There used to be a time, when I (allegedly) wasn’t quite old enough to stay home alone all day, when I would pout as my mom and step-dad drug me along to look at houses to buy. All I wanted to do was stay home and lose myself in a book or a game of tag. Instead I was the annoying tag-along who loved and hated all the houses in direct opposition to the adults. It was clear that my input was never going to be a deciding factor when purchasing a house, so I wondered why I had to be there to begin with. In the end I was powerless; I knew it and I hated it.
One of the ways I know I’m an adult now is that I’ve done a one-eighty on this topic; I LOVE touring homes. Sometimes when I’m feeling particularly wasteful with my time, I find myself perusing apartment listings on Craigslist and houses on Redfin. If you ever need help finding a place, let me know. If you need someone to go with you when you check out a bunch of places, I’m your woman. I will even spend a random Sunday going to open houses for no good reason if you want. If you have a boat, you can bet your bottom paint that I want a tour.
Let me in there! Show me how your 240 square feet is incredibly different than ours on Small World. Teach me the clever ways you’ve stored all the weird accoutrements of boat life that manage to clutter up the entire boat. Please help me figure out how to find a home for everything, just please don’t tell me to get rid of too many more clothes.

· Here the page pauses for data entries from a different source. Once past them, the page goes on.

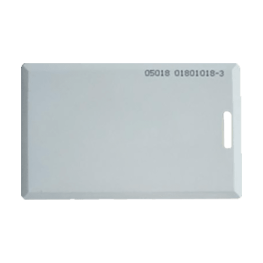 HID Compatible Card Thick
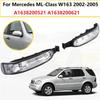 Rearview Mirror Turn Signal  Light  1638200521 1638200621 For Mercedes ML-Class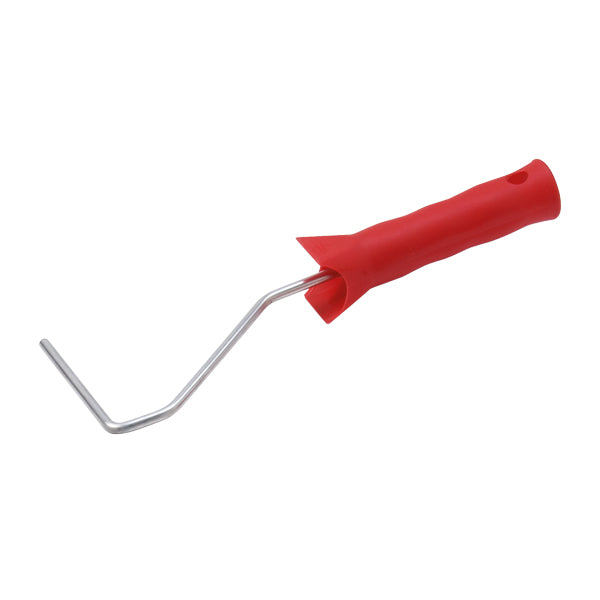 Rullehåndtag Grip 2K HK Ø6mm fra SeaTec set fra siden, viser ergonomisk design og længde.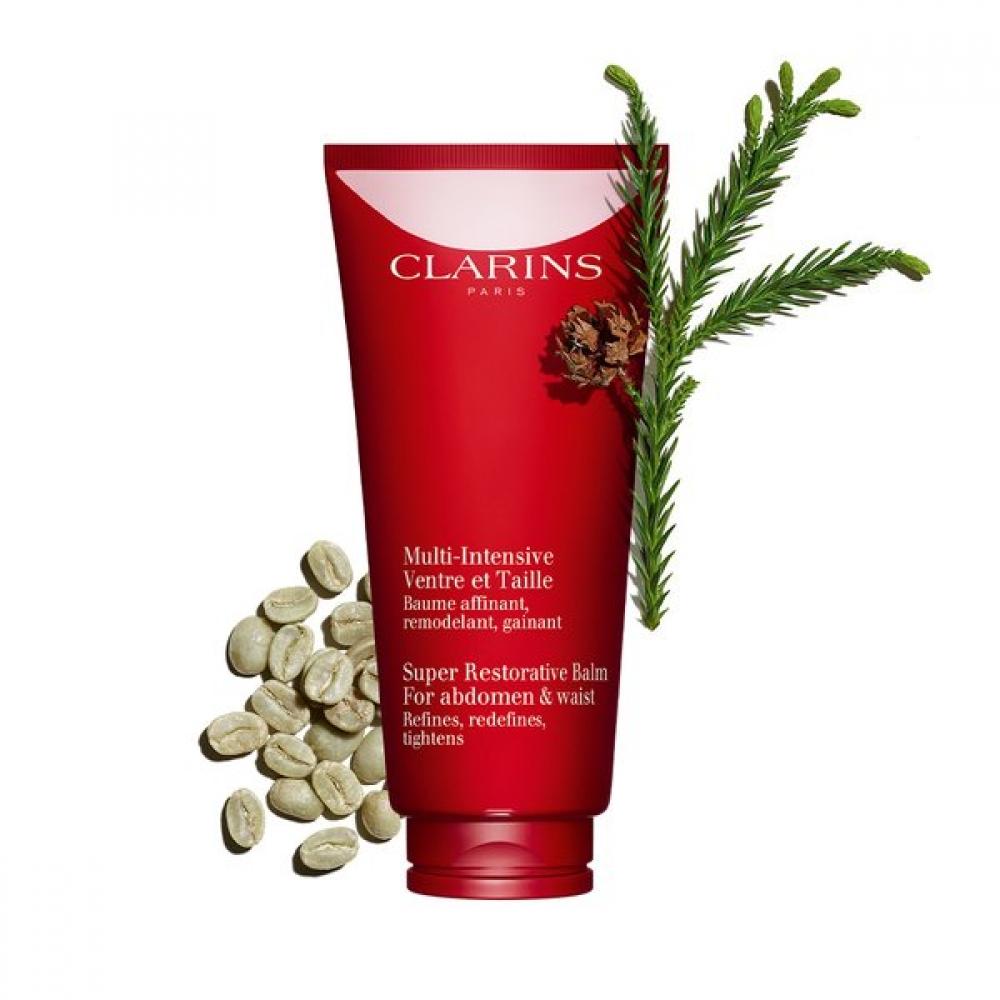 

Clarins Супервосстанавливающий бальзам 200 мл для живота и талии Super restorative night/Excluding gift-wrapping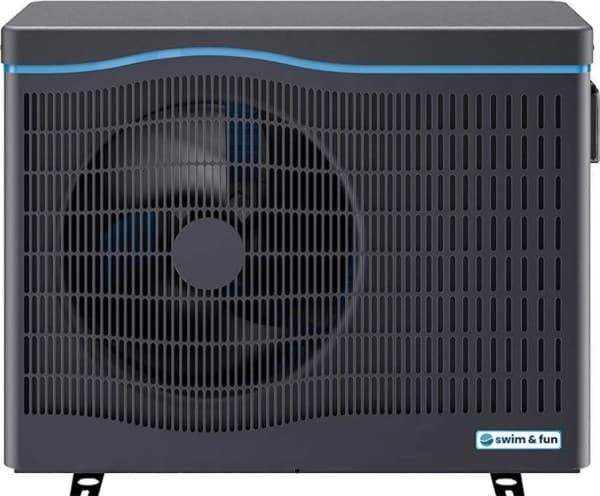 Full Inverter Heat Pump 7kW, -7C, WiFi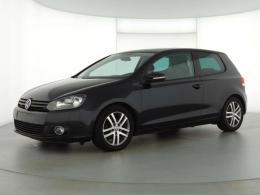 VOLKSWAGEN Golf VI (Inzahlungnahme MwSt. 1.4 EU5, Trendline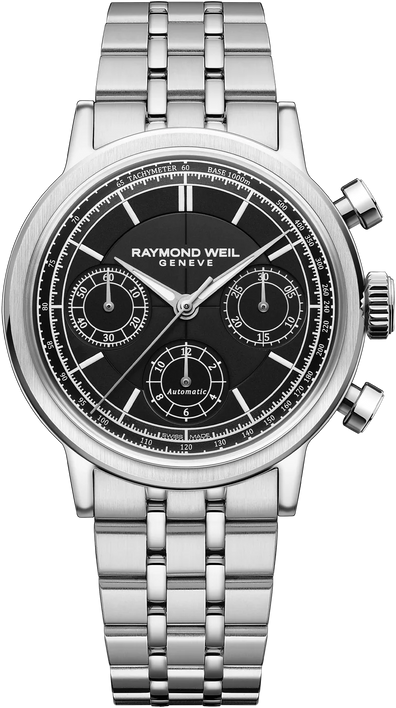Raymond Weil Millesime Chronograph 7765-ST-20001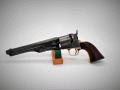 COLT 1861 MARTIAL NAVY RARE WITH FACTORY LETTER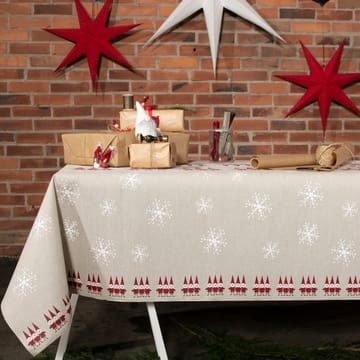 Tela Tomtenisse large santa - Beige - Almedahls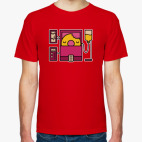 Мужская футболка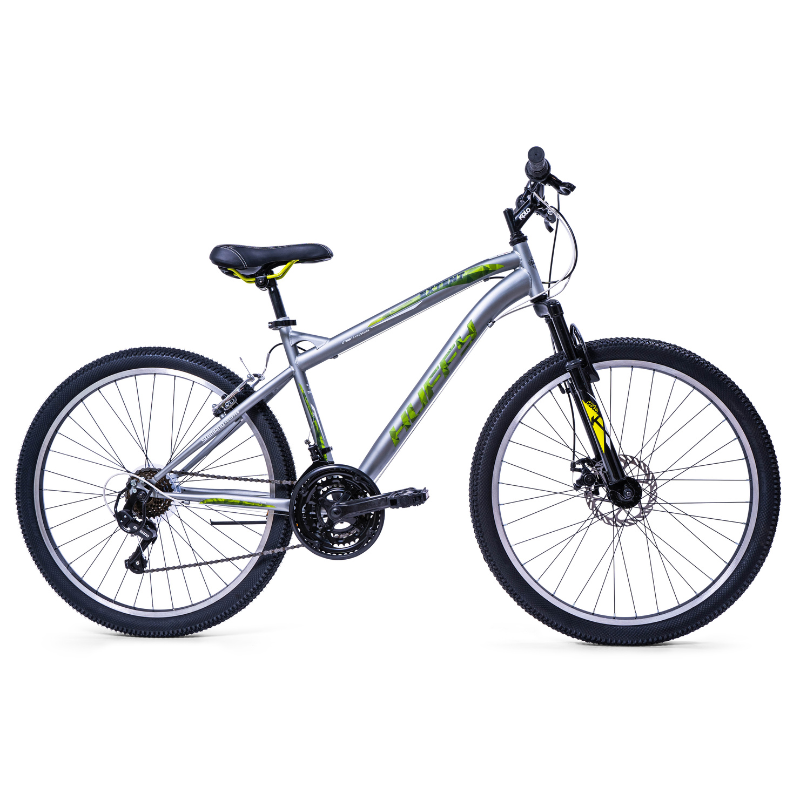Hardtail Adult Mountain Bike- Extent 26"- 18 speed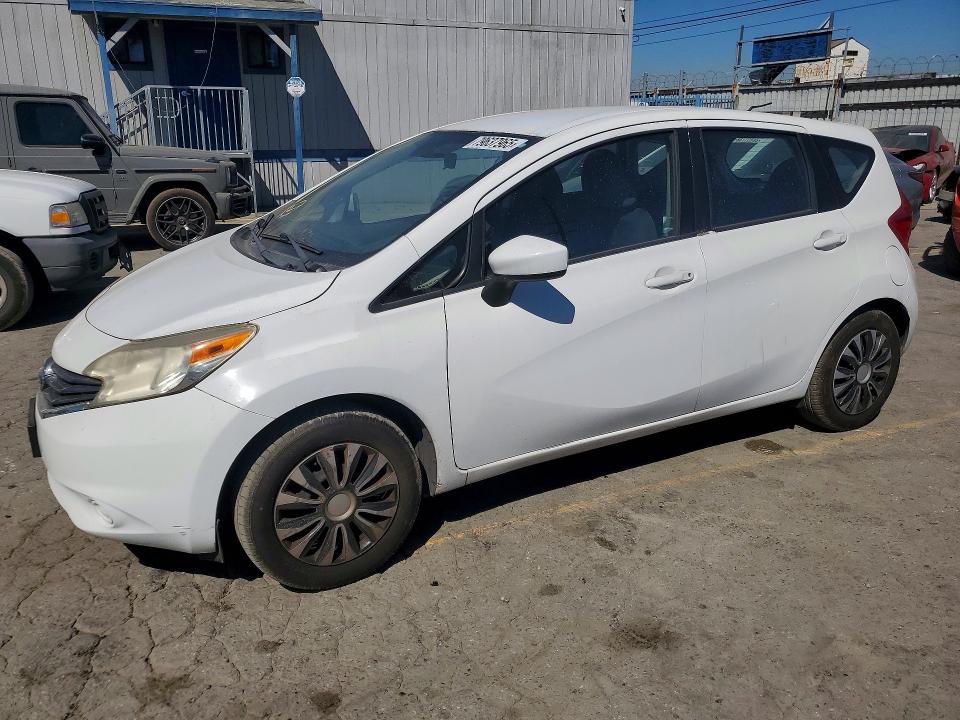2016 NISSAN VERSA NOTE — VIN 3N1CE2CP6GL369223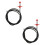 2pcs Flexible Grabber For Kitchen And Bathroom Maintenance 1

Inevitably, after weaseling my way into a tour of another boat, I walk away with a bit of envy. Small World is wonderful, and she keeps us safe when we’re out at sea. But there’s always room for improvement. And always a better way to organize all our shit belongings and spare parts. Even though all adjustments and additions aren’t possible to implement on our boat, it’s always nice to get some inspiration.
Recently we met another couple who are also on a Westsail 42 with a cutter ketch rig. There aren’t many of us out there and we were very excited at the potential to check out their boat to see what changes Westsail made after our hull (the first of its kind) was built, or what other owners have adjusted in the last 44 years. The morning we woke up to find them anchored to starboard, Craig sounded like a kid at Christmas. “Krystle! It’s another one of us! Holy shit!” (Everyone swears at Christmas, right?) We had to leave that morning to head south, but we hoped they would be doing the same. Craig broke out the binoculars to check them out and attempted to read their boat name. As he stared across, he spied a man behind his own pair of binoculars looking back at us. Craig slowly lowered the binoculars and sank down below the window.
When we finally met Ivan and Jane (S/V Chantey), it only took 60 seconds to offer a trade of boat tours. Apparently, I’m not the only one eager to check out the nooks and crannies of other boats! Even though our boats are theoretically identical, I still noticed several differences and wondered if I could make those changes on our boat. While aboard Small World, Jane did the same, exclaiming, “Ohhhhh Ivan! I want that!”
Despite the many, many variations between vessels, we’re all in the same boat.